### Written request a
Tallying with case taken into account, how many lines of the records contain the string "smartphone"? Give only the number.

### Excerpted text
--------
Page MenuHomePhabricator

Rework rup collation in IcuCollation.php
Open, Needs TriagePublic

Description

The 'rup' first letters in IcuCollation.php seem to be a combination of the Romanian collation with some additional characters. While rup has not been "officially" standardized, there has been some self-standardisation as described here, which is totally different from what we have.

This needs to be investigated both with the community and external sources.

Event Timeline

Note that we have a Wikipedia in this language, but it's under 'roa-rup' (https://roa-rup.wikipedia.org/) for historical reasons; see T17988: Rename 'roa-rup' wikis to 'rup'.

Interestingly, there's some kind of "script switcher" at the top there, letting the reader choose between [ ăâ/ḑ/ľ/ń/ș/ț ], [ ăâ/dz/l'/n'/ș/ț ] and [ ã/dz/lj/nj/sh/ts ].

The "Ş", "Ţ" in our collation instead of "Ș", "Ț" are certainly wrong (based on the relation to Romanian and a quick look at that wiki), so let's fix that part.

Change 366316 had a related patch set uploaded (by Bartosz Dziewoński; owner: Bartosz Dziewoński):
[mediawiki/core@master] IcuCollation: Fix diacritic characters for Aromanian (rup) and Moldovan (mo) headings

https://gerrit.wikimedia.org/r/366316

Change 366316 merged by jenkins-bot:
[mediawiki/core@master] IcuCollation: Fix diacritic characters for Aromanian (rup) and Moldovan (mo) headings

https://gerrit.wikimedia.org/r/366316
--------
Records from a spatial question set:
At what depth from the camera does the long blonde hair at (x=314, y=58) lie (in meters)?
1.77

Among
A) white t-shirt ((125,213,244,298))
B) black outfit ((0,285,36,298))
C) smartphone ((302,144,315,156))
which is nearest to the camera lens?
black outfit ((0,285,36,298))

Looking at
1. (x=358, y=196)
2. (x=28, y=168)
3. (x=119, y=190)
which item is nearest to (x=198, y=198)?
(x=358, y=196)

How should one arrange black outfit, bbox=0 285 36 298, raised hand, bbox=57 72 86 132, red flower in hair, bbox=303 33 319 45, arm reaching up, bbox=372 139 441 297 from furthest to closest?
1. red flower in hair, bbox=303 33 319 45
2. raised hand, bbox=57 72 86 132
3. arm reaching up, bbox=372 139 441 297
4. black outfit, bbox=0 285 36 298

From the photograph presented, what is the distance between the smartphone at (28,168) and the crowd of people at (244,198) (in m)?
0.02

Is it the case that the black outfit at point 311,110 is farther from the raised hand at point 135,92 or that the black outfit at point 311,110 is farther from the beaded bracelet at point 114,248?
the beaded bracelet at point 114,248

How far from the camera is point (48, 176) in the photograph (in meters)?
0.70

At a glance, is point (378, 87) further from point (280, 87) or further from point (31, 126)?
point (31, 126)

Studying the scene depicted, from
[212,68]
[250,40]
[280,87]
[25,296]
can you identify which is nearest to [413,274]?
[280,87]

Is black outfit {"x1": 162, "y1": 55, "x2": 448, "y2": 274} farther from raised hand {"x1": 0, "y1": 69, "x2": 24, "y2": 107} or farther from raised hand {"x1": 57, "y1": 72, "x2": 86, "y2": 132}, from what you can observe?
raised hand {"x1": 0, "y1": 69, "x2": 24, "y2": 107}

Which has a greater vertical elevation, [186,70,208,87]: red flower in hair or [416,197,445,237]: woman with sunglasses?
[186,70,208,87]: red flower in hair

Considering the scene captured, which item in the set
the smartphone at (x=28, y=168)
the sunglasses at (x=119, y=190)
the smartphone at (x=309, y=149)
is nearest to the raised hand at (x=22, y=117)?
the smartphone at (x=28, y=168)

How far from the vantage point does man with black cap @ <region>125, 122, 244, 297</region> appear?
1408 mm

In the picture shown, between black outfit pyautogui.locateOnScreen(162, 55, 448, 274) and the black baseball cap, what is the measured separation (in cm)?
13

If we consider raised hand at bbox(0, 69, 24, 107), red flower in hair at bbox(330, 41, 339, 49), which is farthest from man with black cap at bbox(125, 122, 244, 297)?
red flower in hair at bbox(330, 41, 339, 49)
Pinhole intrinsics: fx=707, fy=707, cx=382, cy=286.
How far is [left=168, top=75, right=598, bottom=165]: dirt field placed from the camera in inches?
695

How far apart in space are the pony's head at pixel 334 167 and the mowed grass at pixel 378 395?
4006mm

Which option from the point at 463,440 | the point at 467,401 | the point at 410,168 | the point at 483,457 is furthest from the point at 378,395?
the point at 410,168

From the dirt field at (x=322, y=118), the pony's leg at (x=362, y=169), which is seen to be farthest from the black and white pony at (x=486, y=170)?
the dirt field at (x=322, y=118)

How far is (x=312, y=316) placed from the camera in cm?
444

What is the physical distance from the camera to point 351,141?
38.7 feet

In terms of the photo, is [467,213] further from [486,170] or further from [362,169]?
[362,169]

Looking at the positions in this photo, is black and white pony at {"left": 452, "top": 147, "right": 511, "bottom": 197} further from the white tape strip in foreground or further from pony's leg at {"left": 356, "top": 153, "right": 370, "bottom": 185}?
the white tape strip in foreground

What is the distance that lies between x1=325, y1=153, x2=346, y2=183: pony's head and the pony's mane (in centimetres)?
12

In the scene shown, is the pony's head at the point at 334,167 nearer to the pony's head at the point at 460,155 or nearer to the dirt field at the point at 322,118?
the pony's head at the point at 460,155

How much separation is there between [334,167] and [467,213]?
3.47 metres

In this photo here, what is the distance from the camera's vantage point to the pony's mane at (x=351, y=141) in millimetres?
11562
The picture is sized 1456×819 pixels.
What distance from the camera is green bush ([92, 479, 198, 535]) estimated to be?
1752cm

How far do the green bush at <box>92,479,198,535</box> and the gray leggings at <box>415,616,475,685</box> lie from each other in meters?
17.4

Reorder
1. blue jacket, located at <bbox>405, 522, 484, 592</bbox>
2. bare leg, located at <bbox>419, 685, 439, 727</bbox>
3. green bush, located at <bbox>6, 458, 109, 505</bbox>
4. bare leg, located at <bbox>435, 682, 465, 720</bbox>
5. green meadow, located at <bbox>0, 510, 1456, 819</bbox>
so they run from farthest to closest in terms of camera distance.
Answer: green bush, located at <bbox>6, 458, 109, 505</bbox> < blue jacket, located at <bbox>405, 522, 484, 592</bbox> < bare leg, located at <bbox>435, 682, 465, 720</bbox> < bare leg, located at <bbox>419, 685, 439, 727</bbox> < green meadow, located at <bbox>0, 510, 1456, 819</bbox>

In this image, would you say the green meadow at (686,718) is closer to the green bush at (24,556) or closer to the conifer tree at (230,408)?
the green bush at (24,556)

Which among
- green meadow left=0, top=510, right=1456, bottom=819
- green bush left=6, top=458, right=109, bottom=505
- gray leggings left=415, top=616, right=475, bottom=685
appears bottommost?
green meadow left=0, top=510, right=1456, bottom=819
--------
### Written request b
Do these statements agree with the text on rup collation? Answer each with yes or no and quote the deciding words. (i) Change 366316 was merged by jenkins-bot. (ii) The Wikipedia in this language is hosted under 'rup'. (iii) Rup has been officially standardized.

### Complete answer a
5

### Complete answer b
(i) Yes: "Change 366316 merged by jenkins-bot"
(ii) No: "it's under 'roa-rup' (https://roa-rup.wikipedia.org/) for historical reasons"
(iii) No: "While rup has not been "officially" standardized"